=== Record excerpts ===

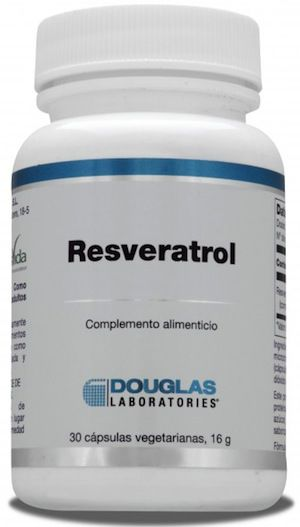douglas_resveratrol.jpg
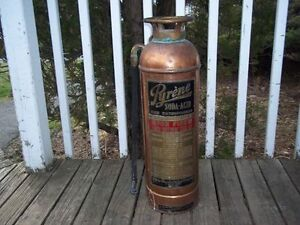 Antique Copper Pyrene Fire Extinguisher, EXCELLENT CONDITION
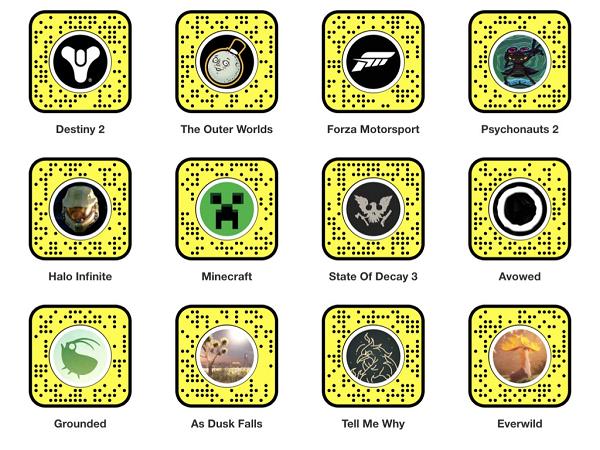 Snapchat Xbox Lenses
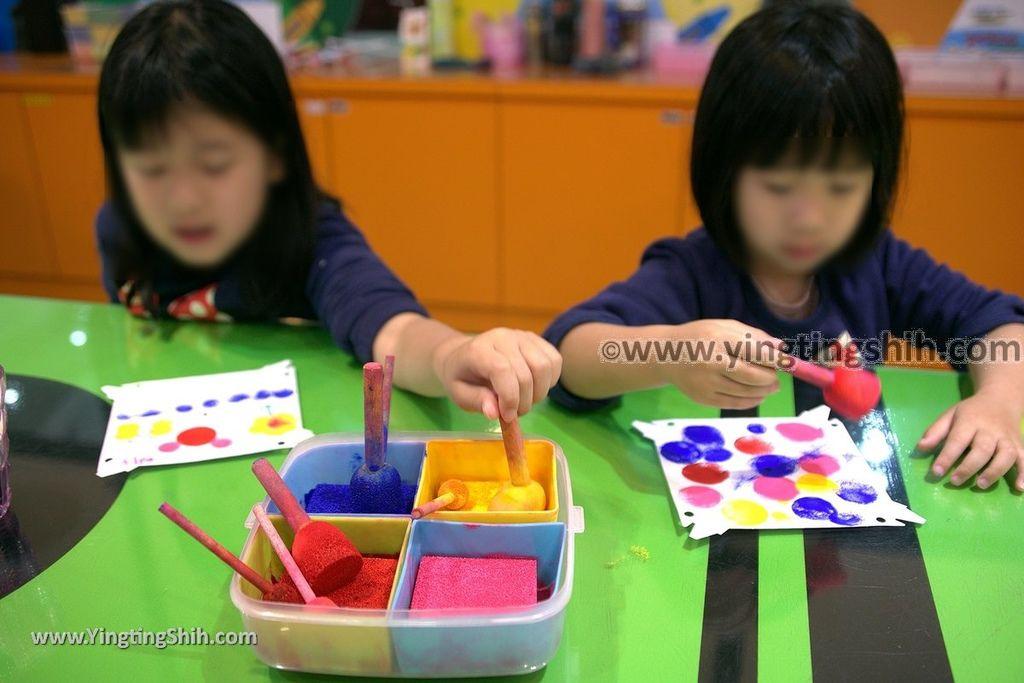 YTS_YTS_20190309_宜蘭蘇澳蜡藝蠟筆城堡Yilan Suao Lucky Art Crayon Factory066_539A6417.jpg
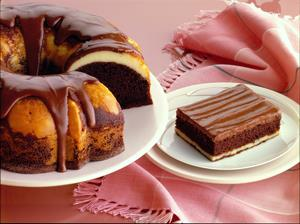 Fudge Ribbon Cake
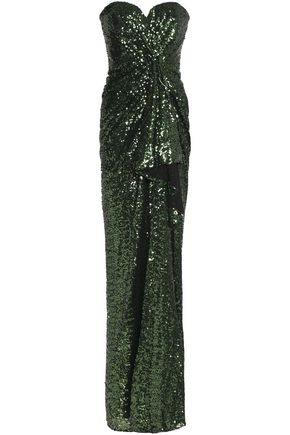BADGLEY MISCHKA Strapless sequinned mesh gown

===
=== Record excerpts ===

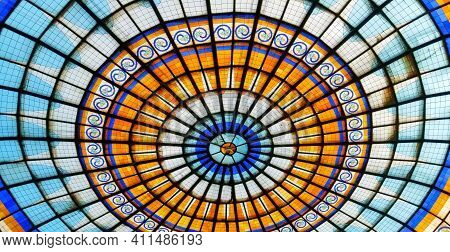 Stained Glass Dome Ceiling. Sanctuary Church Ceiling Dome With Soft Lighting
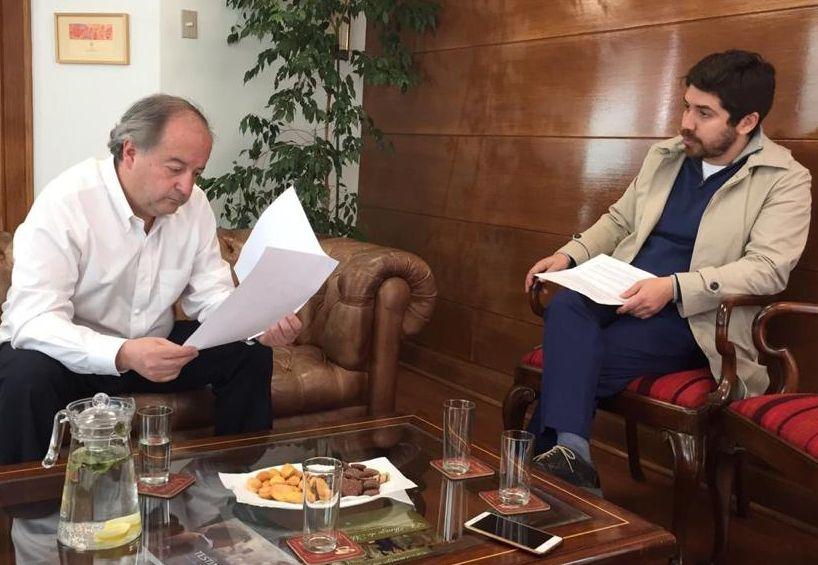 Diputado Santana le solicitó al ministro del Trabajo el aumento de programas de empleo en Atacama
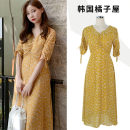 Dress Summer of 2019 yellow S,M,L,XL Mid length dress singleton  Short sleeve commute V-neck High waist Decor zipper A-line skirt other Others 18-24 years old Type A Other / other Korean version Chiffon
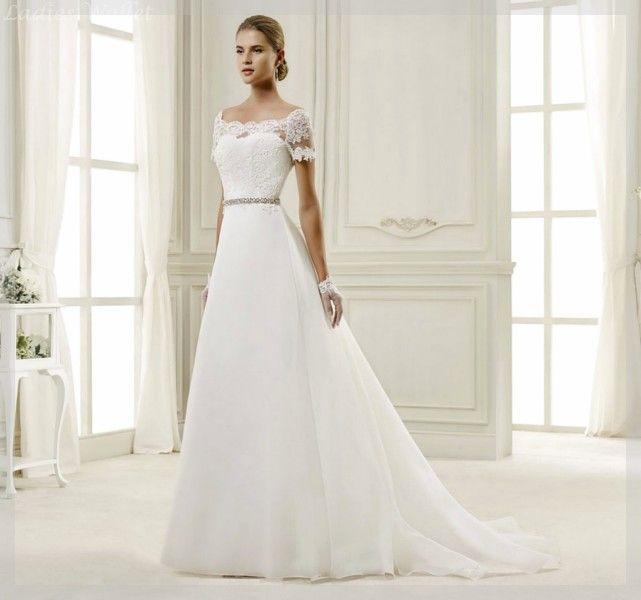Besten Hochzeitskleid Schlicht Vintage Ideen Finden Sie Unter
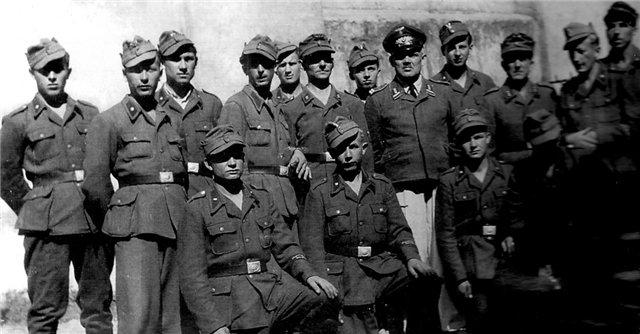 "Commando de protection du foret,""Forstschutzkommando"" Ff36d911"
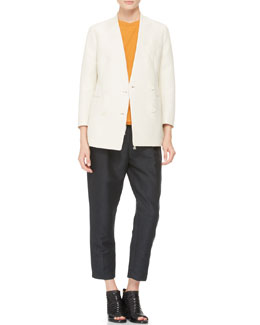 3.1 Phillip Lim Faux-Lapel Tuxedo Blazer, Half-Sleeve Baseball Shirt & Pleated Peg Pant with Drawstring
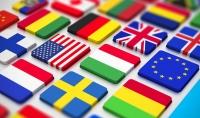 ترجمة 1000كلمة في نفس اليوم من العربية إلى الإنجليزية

===

Task prompt.
From the records above, quote word for word only the lines beginning at the line that has "de protection du" and stopping after the line that has "ترجمة 1000كلمة في". Omit the pictures.

Exercise response.
 "Commando de protection du foret,""Forstschutzkommando"" Ff36d911"
 3.1 Phillip Lim Faux-Lapel Tuxedo Blazer, Half-Sleeve Baseball Shirt & Pleated Peg Pant with Drawstring
 ترجمة 1000كلمة في نفس اليوم من العربية إلى الإنجليزية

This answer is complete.